BACKGROUND
India is home to some of the world’s earliest and largest telemedicine programs. Since the first telemedicine programs emerged in the 1990s, the growing digitization of health care services has highlighted the potential for telemedicine services to increase access to timely and appropriate care seeking, corresponding to improved health outcomes and cost savings to the individual and health system. Despite this potential, little is known about the varied typologies of telemedicine programs providing services in India, their design and model characteristics, scale of implementation and the available evidence on their impact.
OBJECTIVE
This systematic review aims to identify the characteristics of telemedicine services in India, including type of telemedicine model, details on the timing of delivery, health services provided, and service delivery channel. Additional details are extracted on the scale of implementation, software used and evidence gathered, including impact on care-seeking, health outcomes, and cost.
METHODS
Telemedicine programs in India were identified through searches of google, the Google Play Store, three major scientific databases (Embase, PubMed and Scopus), and a reference review of identified peer review articles. Included programs were restricted to those implemented in India between January 1, 2010 and 4 July 2023 which included humans, and were published in the English language. Once identified, articles were imported to Covidence and the process of abstract screening initiated using two independent reviewers and a third person to resolve conflicts.

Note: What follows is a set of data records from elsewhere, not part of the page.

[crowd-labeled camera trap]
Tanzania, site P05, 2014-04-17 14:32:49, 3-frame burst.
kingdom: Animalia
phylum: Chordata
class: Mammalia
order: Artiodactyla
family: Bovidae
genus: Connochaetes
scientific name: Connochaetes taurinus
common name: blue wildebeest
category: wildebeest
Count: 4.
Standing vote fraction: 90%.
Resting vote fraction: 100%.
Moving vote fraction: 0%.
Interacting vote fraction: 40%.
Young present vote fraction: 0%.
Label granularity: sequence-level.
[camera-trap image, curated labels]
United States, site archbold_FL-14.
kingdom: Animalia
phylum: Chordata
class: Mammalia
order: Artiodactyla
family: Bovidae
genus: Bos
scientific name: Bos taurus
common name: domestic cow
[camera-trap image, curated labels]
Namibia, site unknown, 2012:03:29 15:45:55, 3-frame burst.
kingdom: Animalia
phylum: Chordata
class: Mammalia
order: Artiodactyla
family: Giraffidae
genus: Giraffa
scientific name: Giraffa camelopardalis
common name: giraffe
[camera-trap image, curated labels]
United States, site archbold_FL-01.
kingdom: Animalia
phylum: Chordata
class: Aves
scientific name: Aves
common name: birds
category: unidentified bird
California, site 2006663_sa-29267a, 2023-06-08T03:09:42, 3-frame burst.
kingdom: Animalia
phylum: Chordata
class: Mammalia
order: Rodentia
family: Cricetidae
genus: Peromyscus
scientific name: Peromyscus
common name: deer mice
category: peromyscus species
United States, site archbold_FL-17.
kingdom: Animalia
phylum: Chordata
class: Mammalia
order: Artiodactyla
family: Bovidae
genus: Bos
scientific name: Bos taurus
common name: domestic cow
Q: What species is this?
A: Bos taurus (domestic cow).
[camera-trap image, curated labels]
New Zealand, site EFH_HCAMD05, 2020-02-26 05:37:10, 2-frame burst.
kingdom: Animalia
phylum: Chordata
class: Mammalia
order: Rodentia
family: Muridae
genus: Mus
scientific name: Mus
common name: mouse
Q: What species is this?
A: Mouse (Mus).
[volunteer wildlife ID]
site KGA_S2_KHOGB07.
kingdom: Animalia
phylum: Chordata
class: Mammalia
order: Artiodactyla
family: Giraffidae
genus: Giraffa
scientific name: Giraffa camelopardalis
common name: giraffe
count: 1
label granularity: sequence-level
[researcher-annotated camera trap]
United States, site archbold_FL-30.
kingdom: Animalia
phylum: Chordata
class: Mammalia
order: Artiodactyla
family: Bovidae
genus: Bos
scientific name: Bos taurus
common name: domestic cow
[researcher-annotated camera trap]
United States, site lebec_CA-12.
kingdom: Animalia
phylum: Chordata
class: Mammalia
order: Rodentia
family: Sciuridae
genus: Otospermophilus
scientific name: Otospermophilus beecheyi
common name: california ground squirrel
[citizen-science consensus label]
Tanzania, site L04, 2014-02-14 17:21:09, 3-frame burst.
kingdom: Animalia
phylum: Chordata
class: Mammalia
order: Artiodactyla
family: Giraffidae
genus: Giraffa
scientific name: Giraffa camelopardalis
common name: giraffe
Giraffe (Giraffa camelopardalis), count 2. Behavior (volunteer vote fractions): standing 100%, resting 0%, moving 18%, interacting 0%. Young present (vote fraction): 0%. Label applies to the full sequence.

Full text articles were screened and data extracted into Microsoft Excel.
RESULTS
2368 articles were identified; 151 of which were included for the full text review and data extraction. From the 151 studies a total of 115 unique programs were identified and further classified based on scale – moderate to large (n=89), and small (n=26). Among moderate to large scale programs (n=89), 75 used specialized software and 15 non-specialized software such as WhatsApp. On average, three new telemedicine programs were initiated annually from 2000 to 2019 and the growth of new programs occurred predominately in the private sector. Evidence was available for 43% (32/75) of the programs. While 21 programs reported on some facet of the quality of care, no studies systematically assessed quality of care. Where structured surveys were reported, questions were often leading, employed longer Likert scales response options, and asked respondents about broad constructs subject to varied interpretations (e.g. quality of care, satisfaction). Additional details on model characteristics, reach, and impact are presented.
CONCLUSIONS
The widespread proliferation of telemedicine services in India has much potential to improve access to and continuity of timely and appropriate care-seeking for health. However, improved evidence demonstrating the impact of telemedicine services on care-seeking, quality of care, cost and health outcomes is needed.